Trabzonum Sen Çok Yaşa!

   Blogu açıp çendi çapımızda yazmaya başladıktan bir süre sonra, örneğine sadece güzel ülkemizde rastlanabilecek bir "bloglara erişimi yasağı" peydah oldu. Sözkonusu yasak ligin bitmesine az bir zaman kala kalktığında ise biz futbola küsmüş vaziyetteydik.Takımımızla gurur duyuyorduk ancak güçlülerin, daha doğrusu gücün hukukunu kullananların,güçleriyle hukuk yaratanların kazanmasıydı bizi futbola küstüren.

   Daha önce de acı bir şekilde tecrübe ettiğimiz ve bu yıl bir kez daha maruz kaldığımıza inandığımız kumpasın acısı hafiflemeye başlamışken Mehmet Berk ve İstanbul Emniyeti umutlandırdı bizi. Şimdiye kadar dillendirdiğimiz fakat gerek İstanbul medyası gerekse rakip takım taraftarları tarafından "komplo teorileri" "şehir efsaneleri" oalrak tanımlanan herşeyin gerçekte var olduğunu iddia ettiler. İddia etmekle de kalmayıp ispatladılar. Türk Futbolu'nda bir dönüm noktasına geldiğimize, bundan böyle hak edenin kazanacağına, suçlunun ise cezasını çekeceğine inandık..İnanmak istedik...
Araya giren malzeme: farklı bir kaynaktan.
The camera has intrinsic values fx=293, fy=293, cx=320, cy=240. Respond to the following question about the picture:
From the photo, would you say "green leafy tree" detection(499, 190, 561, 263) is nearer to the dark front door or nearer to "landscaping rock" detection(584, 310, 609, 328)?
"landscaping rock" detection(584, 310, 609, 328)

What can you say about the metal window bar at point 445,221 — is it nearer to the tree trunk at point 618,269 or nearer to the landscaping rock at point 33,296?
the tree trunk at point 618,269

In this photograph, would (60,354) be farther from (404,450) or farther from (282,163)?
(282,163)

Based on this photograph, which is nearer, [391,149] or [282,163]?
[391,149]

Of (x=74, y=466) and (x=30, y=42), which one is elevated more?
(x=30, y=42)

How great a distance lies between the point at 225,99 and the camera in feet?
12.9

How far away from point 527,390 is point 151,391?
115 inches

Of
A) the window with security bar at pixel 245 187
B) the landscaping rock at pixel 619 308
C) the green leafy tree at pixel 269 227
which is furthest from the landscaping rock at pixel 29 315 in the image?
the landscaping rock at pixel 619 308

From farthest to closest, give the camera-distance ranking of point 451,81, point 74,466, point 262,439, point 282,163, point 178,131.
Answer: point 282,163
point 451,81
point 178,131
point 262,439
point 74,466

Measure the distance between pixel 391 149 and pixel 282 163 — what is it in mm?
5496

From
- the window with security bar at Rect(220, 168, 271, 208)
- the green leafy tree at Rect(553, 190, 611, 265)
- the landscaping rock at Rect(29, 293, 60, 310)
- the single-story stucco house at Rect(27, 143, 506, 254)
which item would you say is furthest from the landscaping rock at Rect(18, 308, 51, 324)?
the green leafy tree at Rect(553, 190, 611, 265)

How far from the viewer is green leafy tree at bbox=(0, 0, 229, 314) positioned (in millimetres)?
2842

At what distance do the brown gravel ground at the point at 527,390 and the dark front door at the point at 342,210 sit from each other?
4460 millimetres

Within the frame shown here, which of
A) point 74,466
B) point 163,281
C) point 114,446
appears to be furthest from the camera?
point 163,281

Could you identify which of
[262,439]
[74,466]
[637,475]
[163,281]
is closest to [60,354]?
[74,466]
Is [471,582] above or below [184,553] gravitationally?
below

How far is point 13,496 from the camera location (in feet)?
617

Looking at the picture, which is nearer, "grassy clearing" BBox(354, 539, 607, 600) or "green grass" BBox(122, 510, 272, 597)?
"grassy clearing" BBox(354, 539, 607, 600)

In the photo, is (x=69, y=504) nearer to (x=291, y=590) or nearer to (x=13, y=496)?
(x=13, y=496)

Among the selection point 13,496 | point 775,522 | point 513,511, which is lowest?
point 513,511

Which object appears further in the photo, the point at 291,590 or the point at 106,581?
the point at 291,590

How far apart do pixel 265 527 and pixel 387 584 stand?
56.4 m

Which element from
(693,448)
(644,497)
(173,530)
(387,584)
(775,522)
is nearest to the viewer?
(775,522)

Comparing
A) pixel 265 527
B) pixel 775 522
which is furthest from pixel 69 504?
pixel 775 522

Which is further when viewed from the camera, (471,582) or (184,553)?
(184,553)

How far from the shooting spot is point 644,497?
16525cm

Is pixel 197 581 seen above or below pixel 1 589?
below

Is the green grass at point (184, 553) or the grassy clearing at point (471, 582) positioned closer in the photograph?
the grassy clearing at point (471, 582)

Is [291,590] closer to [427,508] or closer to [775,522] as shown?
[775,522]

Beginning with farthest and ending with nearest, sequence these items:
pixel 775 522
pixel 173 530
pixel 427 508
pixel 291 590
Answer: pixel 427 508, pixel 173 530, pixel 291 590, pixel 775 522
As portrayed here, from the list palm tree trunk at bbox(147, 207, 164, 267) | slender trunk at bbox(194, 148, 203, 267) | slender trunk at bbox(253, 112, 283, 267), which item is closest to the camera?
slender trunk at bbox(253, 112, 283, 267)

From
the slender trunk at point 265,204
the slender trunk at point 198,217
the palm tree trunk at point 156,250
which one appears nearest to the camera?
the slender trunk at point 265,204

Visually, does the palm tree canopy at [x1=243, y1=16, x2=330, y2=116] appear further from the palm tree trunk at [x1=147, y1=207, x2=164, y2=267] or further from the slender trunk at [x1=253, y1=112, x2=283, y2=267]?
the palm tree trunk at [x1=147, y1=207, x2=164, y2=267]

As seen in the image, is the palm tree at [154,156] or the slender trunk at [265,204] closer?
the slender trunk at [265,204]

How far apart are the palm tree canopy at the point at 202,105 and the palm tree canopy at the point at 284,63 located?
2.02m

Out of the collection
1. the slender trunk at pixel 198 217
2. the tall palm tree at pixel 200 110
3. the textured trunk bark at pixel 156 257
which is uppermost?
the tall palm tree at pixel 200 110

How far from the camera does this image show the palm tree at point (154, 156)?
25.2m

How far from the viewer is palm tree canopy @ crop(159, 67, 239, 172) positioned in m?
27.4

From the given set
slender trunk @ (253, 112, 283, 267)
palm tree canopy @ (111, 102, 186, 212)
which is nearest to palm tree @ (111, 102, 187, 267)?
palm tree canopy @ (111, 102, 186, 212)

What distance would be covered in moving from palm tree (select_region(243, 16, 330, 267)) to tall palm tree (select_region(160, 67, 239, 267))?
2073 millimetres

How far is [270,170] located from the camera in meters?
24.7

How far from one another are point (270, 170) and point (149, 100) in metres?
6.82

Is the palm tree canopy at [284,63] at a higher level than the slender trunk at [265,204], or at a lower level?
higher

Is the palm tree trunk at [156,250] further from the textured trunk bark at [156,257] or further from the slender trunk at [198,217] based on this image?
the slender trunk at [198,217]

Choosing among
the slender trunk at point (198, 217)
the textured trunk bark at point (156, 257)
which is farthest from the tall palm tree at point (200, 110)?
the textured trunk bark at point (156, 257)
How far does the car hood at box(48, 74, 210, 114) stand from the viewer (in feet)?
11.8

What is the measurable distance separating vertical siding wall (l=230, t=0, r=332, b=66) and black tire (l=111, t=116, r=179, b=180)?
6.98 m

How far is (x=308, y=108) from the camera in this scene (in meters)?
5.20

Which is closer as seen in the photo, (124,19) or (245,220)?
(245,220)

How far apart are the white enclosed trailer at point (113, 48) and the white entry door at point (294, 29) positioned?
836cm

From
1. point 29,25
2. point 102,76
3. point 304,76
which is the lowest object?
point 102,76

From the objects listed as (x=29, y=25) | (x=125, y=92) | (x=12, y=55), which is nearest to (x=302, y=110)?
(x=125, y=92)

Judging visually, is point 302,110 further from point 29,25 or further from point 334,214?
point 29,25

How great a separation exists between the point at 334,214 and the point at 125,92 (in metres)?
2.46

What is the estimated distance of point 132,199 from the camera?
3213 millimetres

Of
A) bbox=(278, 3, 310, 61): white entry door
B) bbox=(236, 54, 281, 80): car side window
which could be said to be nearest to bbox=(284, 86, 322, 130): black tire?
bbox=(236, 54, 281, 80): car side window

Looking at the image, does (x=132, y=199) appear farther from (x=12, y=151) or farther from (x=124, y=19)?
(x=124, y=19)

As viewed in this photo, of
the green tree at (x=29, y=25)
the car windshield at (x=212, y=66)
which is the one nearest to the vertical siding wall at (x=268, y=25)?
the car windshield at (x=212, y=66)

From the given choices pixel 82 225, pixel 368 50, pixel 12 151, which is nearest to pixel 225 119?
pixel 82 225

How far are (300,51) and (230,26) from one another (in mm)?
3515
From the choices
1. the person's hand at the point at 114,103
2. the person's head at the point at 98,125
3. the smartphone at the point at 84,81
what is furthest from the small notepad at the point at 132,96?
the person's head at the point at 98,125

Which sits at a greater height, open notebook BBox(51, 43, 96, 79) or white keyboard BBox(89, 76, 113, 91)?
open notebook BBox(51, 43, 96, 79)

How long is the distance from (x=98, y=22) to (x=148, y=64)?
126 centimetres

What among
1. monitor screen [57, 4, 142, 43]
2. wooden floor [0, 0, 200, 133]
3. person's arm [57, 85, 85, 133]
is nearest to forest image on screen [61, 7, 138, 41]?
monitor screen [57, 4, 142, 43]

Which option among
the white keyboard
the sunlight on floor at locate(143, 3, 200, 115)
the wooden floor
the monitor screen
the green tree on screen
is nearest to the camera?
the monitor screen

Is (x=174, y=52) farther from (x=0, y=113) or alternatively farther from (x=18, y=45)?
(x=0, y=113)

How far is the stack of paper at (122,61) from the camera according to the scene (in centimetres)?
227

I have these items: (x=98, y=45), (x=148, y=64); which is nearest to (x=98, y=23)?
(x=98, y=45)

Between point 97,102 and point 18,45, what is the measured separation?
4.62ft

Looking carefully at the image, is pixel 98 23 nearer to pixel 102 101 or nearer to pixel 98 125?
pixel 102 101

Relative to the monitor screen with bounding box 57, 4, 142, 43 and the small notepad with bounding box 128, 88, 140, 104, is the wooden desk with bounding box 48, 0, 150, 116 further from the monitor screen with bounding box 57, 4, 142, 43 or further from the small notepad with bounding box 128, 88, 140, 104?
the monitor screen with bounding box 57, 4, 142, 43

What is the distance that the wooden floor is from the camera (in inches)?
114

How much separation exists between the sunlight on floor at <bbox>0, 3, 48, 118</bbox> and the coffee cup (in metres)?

   Masumiyet karinesi dediler...Olayın sosyal boyutu dediler... Olayın ekonomik boyutu dediler... Almaları gereken kararı bir türlü almadılar. Olayı sulandırmayı tercih ettiler.Yine olmadı. İnancımız bir kez daha kırılmıştı . "Artık futbolla ilgilenmem, tiyatro izlerim daha iyi" demeye başlamıştık ki...

   UEFA'nın ülkemize gönderdiği başmüffettiş rüzgarı tersine döndürdü. Mehmet Berk ile yaptığı görüşmeden birkaç gün sonra UEFA TFF'nin yapamadığını yaptı, 3 Temmuz'dan beri beklediğimiz kararı açıkladı. "TFF söyleyemiyor ama ben söyleyeyim, Türkiye'nin Şampiyonu sizsiniz!" dedi. Gururlandık, ağladık...Bu kez sevinçten...

   İleride çocuğuma Trabzonsporla ilgili anlatacağım çok şey var. Ona hayatı, gücün hukukunu kullananlara ve haksızlıklara karşı savaşmayı, inancı, azmi, vazgeçmemeyi, alınterinin önemini ve daha bir çok değeri Trabzonspor üzerinden anlatmaya uzun zaman önce karar vermiştim zaten.

   Trabzonspor'a bu kadar anlam yüklemesem, daha evlenmeden çocuğuma hayat derslerini Trabzonspor üzerinden vermeye  karar verecek kadar ileri gider miydim? Onun Türkiye'de bir misyonu olan tek spor kulubü olduğuna inanmasam bu kadar bağlanır mıydım? Genç yaşta kaybettiğimin abimin ve ablamın mezar numaralarını dahi Trabzonsporla alakalı olaylarla/tarihlerle ilişki kurarak ezberleyecek kadar saplantı haline getirir miydim? Sanmıyorum...

   Trabzonspor'u Trabzonspor yapan, Trabzonla uzaktan yakından alakası olmayan insanların gönlünde yer edinmesini sağlayan bu değerlerin yanında ona Trabzonspor'un sportif başarılarından biri olarak anlatacağım bir maç oynandı dün gece Milano'da. Liverpool,Inter,Barca galibiyetlerini yıllardır efsanelerimizden, amcalarımızdan, abilerimizden dinledik. Aston Villa maçlarını da hayal meyal hatırlıyorum. Dün akşam yaşadığımız zaferi, gururu, gözyaşlarımızı hayatımda bizzat yaşadığım en heyecanlı,mutlu,gururlu anlardan birisi olarak tüm detaylarıyla anlatacağım ileride çocuğuma.
 
 Bize bu gururu,güzellikleri yaşatan, bu mutlulukta emeği geçen herkese yürekten teşekkürler.

 Ezberi bir kez daha bozduk. Kutlu olsun!